Abstract

The carbon pool stored in soil carbonate is comparable to the soil organic carbon. Therefore, secondary calcite precipitation in supersaturated catchment could be an important, yet poorly constrained, carbon sink within the modern global carbon cycle. The chemical analysis of some dissolved species transported by rivers, such as elevated Sr/Ca and Mg/Ca ratios but also heavy stable Ca isotopic compositions, witness the formation of secondary calcite in rivers draining arid regions. However, in areas affected by active tectonics and rapid physical erosion, co-variations in the fluvial Sr/Ca and Mg/Ca ratios could also be related to incongruent carbonate weathering processes.
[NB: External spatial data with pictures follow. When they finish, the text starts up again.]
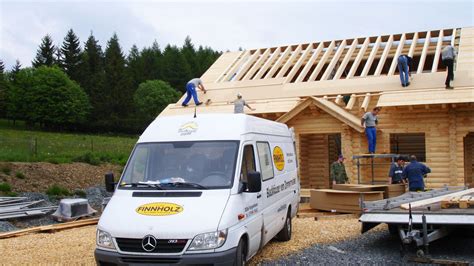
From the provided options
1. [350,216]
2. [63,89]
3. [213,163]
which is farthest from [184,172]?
[63,89]

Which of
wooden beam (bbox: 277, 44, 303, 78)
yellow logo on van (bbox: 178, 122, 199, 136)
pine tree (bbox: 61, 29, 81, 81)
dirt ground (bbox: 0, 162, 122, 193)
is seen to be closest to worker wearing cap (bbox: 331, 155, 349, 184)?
wooden beam (bbox: 277, 44, 303, 78)

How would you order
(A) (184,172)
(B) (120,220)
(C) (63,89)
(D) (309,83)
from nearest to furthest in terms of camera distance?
(B) (120,220), (A) (184,172), (D) (309,83), (C) (63,89)

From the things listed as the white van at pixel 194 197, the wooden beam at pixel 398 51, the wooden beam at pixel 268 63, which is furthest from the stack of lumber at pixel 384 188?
the wooden beam at pixel 268 63

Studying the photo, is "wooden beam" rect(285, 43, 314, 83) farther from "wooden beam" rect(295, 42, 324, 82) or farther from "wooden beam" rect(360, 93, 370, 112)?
"wooden beam" rect(360, 93, 370, 112)

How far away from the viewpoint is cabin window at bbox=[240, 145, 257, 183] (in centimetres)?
623

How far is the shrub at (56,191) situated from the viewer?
613 inches

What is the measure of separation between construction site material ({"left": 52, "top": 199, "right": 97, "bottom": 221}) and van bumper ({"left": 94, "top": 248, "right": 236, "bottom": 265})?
766cm

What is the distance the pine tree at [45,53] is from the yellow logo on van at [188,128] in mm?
62369

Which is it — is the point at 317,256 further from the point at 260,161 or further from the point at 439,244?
the point at 439,244

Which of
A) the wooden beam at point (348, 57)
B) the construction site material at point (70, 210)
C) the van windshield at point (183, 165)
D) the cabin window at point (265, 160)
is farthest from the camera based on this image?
the wooden beam at point (348, 57)

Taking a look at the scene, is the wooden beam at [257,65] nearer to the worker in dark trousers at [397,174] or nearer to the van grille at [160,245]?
the worker in dark trousers at [397,174]

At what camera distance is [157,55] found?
7250 centimetres

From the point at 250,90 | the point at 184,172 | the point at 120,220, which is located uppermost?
the point at 250,90

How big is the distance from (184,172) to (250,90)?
12.1m
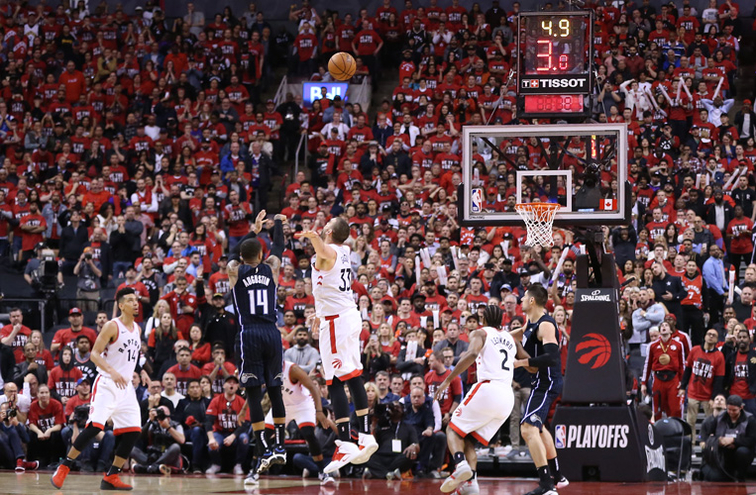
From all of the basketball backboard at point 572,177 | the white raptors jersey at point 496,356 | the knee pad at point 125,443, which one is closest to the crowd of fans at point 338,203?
the basketball backboard at point 572,177

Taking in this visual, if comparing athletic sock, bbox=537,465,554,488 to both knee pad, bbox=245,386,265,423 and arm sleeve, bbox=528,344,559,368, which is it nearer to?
arm sleeve, bbox=528,344,559,368

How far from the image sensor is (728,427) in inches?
603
Here, we present a model to assess the roles played by incongruent carbonate dissolution and secondary calcite precipitation in modern weathering processes. We tested and applied the model to rivers draining the Himalayan–Tibetan region. The results suggest that regional aridity in the drainage basin promotes carbon sequestration as secondary carbonate but that for a given runoff, incongruent dissolution of carbonate possibly related to rapid physical erosion amplifies such sequestration. The isotopic compositions (13C/12C and 18O/16O) of detrital carbonate transported by the main rivers in South and South-East Tibet imply that around 1% of the suspended material transported by those rivers corresponds to secondary carbonate and can represent between 5% and 15% of the alkalinity flux. Most of these alkalinity transported as particulate material is, nevertheless related to the weathering of carbonate lithologies and is also subjected to dissolution prior its final storage in sedimentary basins. However, on glacial-interglacial timescale this will amplify the significant role of mountain weathering on climatic variations.